В XIX веке все эти довольно обычные детские фантазии не привлекали внимания романистов-«реалистов». Правда, сказочный мир Ростовых в Отрадном или молодых Толстых, веривших в Муравниных (Моравских) братьев близок мифологии Володи Ладнева. Но воображение толстовских детей беднее, чем у леонтьевских! К тому же в литературе приоритет принадлежит Леонтьеву. «Война и мир» появилась после «Подлипок». Мальчик-фантазер становится настоящим героем не в XIX, а уже в XX веке; в русской литературе, например в рассказах Федора Сологуба или в воспоминаниях Владимира Набокова.
Фольклор и география понемногу уступают место классической мифологии, с которой Володя знакомится по французским книжкам гувернантки мадам Бонна. Подрастающий Ладнев обожествляет всех родных, знакомых. Один из соседних помещиков становится Юпитером, а тетушка-матриарх — Юноной; кузен Сережа — то Марс, то Аполлон, барышня Оленька — Венера, а мадам Боннэ — это Минерва!
Традиционный и столь часто в русских романах того времени описанный быт является своего рода сырым материалом для фантастического мифотворчества Володи Ладнева. Бытовая барыня в накрахмаленной юбке или французская гувернантка с накладными волосами превращаются в богинь и из заснеженных Подлипок уносятся-улетают в глубь веков, в теплую Грецию и оживают там в мифах Гесиода, в эпосе Гомера! Это своего рода сюрреалистический скачок из «реализма» эпохи Тургенева и Жорж Санд в древнейшую баснословную классику! И после религиозного переворота в Салониках Леонтьев продолжает вздыхать по богам Эллады и продолжает жить мифами. Так, его восхищает сказание об Аполлоне, который под видом пастуха пас стада у Адмета, царя Фересского. К этому богу, проживающему на земле «инкогнито», он приравнивает своего alter ego Миль-кеева («В своем краю») и себя самого (в воспоминаниях о Крыме). Самый идеальный герой Леонтьева — консул Благов — представляется его молодому обожателю-греку Алкивиадом («Одиссей Полихрониадес»). В. В. Розанов нашел в библиотеке «этого монаха» (т. е. Леонтьева) толстую французскую монографию об Алкивиаде. «Такого воскрешения афинизма, — пишет он, — шумных "агора" афинян, страстной борьбы партий и чудного эллинского "на ты" к богам и людям — этого я еще не видел ни у кого, как у Леонтьева!» По-видимому, книга, найденная Розановым, — это двухтомный труд Henri Houssaye. Французский историк любит блеснуть красноречием. Его Алкивиад «...joueur magnifique, duelliste invincible, sportsman renommé, arbitre de la mode, homme à beaux mots et à bonnes fortunes <...> Alcibiade n'avait qu'un seul guide, l'intérêt personnel, qu'il suivait en s'affranchissant de tout scrupule, en se mettant au-dessus de toute loi!» Все эти «пороки» Алкивиада могли восхищать Леонтьева и в монастырской келье. Его византийско-церковное христианство так никогда и не затмило в его душе языческих богов и героев древней Эллады.

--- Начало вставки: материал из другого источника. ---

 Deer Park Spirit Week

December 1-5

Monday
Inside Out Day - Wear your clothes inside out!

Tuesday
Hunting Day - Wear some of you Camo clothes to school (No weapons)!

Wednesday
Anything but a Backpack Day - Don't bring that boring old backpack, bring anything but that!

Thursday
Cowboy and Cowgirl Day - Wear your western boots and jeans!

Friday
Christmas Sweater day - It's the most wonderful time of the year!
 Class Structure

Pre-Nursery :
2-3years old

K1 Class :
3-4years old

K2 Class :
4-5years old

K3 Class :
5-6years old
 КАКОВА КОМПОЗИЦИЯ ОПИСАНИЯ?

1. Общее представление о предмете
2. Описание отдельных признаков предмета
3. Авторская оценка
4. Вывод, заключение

Многочисленные прозвища, которых особенно много в романе «В своем краю», тоже переносят бытовых героев в какой-то другой план — в мир доморощенной мифологии. Один из двойников автора в этом романе доктор Руднев именуется Васильком, а другой — студент Милькеев — Василиском; он же — эстетик-паша с титулованием «ваше изящество»...

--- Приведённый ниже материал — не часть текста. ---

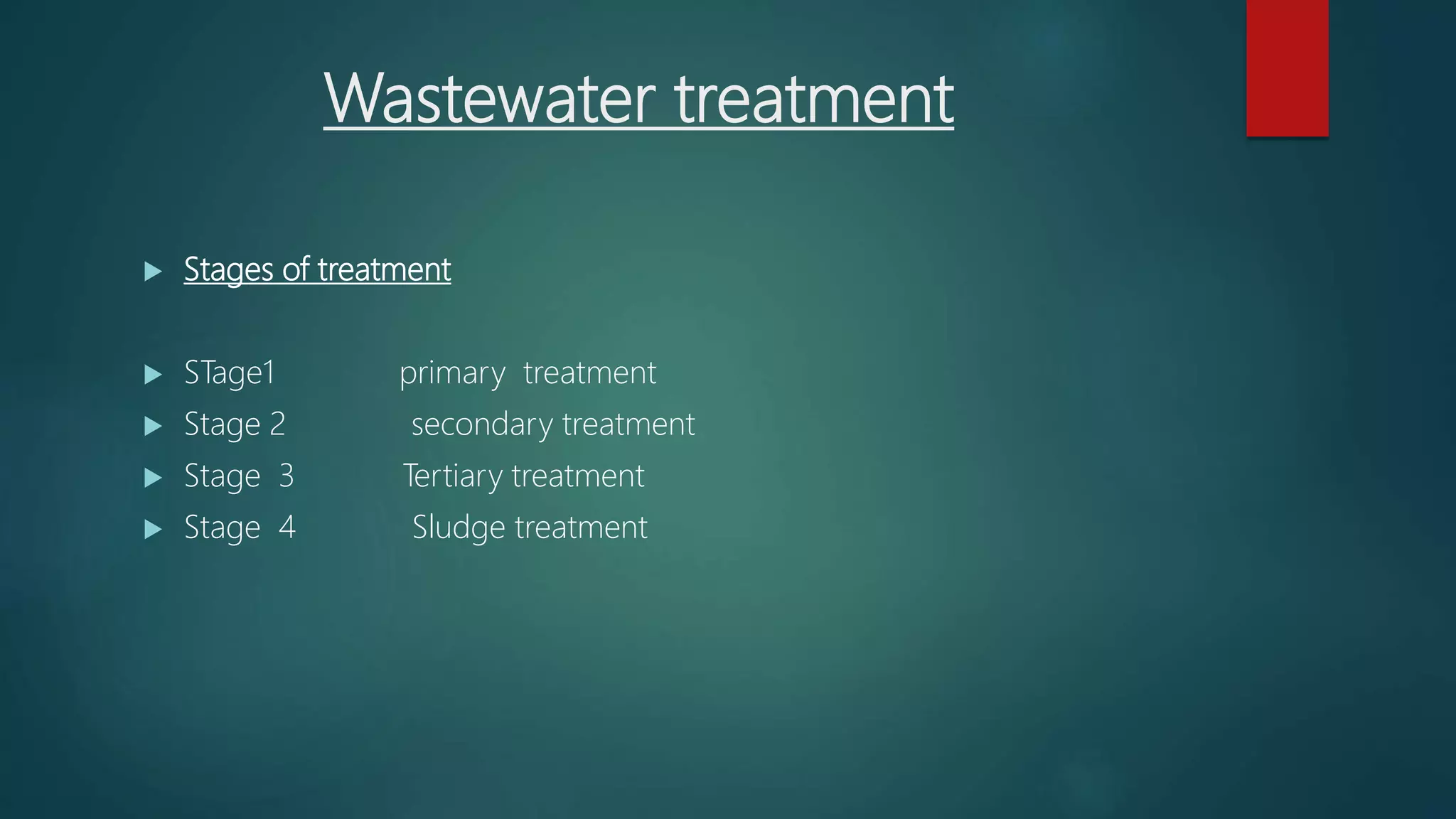 Wastewater treatment

Stages of treatment

STage1 primary treatment
Stage 2 secondary treatment
Stage 3 Tertiary treatment
Stage 4 Sludge treatment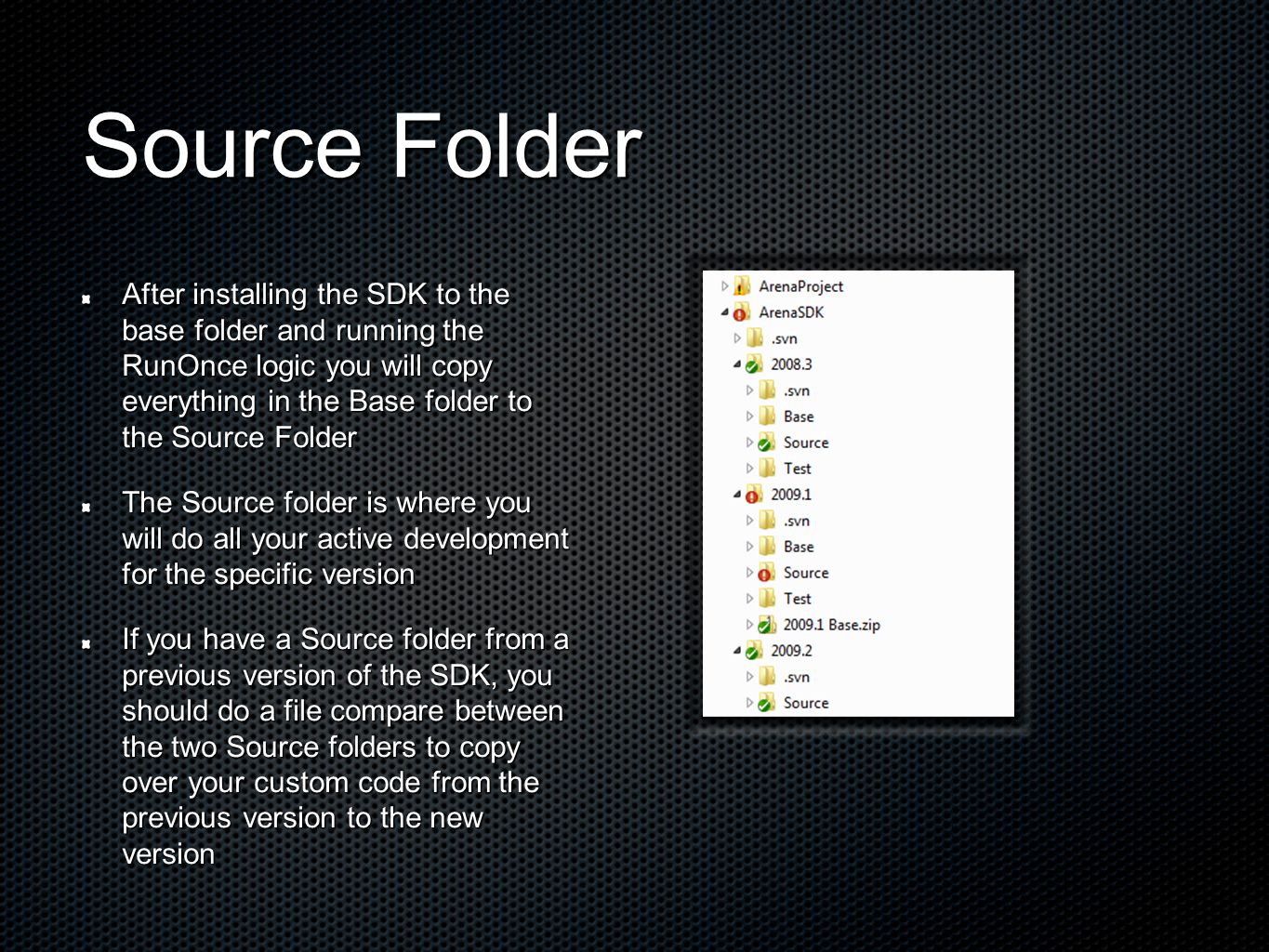 Source Folder

After installing the SDK to the base folder and running the RunOnce logic you will copy everything in the Base folder to the Source Folder

The Source folder is where you will do all your active development for the specific version

If you have a Source folder from a previous version of the SDK, you should do a file compare between the two Source folders to copy over your custom code from the previous version to the new version

ArenaProject
ArenaSDK
.svn
2008.3
.svn
Base
Source
Test
2009.1
.svn
Base
Source
Test
2009.1 Base.zip
2009.2
.svn
Source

Замечательно, что в балканских романах Леонтьева мифология играет меньшую роль, чем в русских. На Востоке сама действительность была легендарно-эпической, тогда как в России или, по крайней мере, в русской литературе, преобладали столь ему ненавистные лишние и подпольные люди. В Эпире или в Македонии он на каждом шагу встречал настоящих геров — это были бравые и деспотичные паши и консулы, греческие патриоты, дезертиры, бандиты и монахи — как аскеты, так и авантюристы; здесь, в противоположность и России и Западу, действительность вполне соответствовала романтически-героическим идеалам Леонтьева, и ему уже незачем было тешить себя мечтами об античных или других каких-нибудь мифах и легендах. Здесь классический или, вернее, доклассический мир еще доживал свой век в македонских и албанских селениях.